++++ Supplied data ++++

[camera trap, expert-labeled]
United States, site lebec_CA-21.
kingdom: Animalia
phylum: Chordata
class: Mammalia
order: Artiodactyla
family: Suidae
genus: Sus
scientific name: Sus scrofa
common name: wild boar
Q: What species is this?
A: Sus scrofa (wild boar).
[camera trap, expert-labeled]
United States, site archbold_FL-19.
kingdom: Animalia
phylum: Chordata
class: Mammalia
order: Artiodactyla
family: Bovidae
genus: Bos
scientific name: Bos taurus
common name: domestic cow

++++
++++ Supplied data ++++

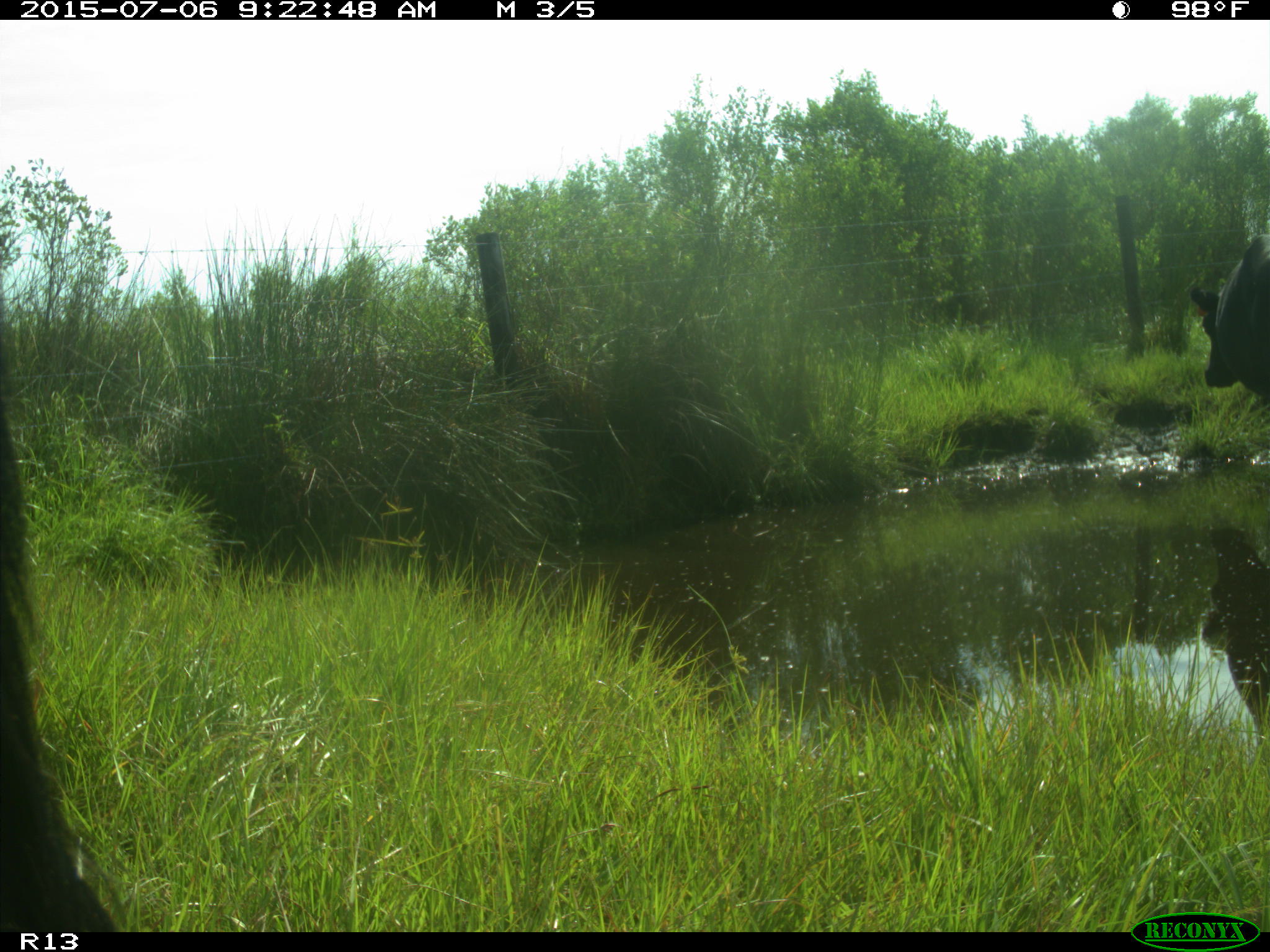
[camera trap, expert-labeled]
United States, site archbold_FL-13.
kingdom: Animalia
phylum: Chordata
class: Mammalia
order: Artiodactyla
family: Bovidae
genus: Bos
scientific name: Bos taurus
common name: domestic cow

++++

- _Task to carry out_: Each line of the records that holds the word "site" should be copied out.

- _Written response_:
United States, site lebec_CA-21.
United States, site archbold_FL-19.
United States, site archbold_FL-13.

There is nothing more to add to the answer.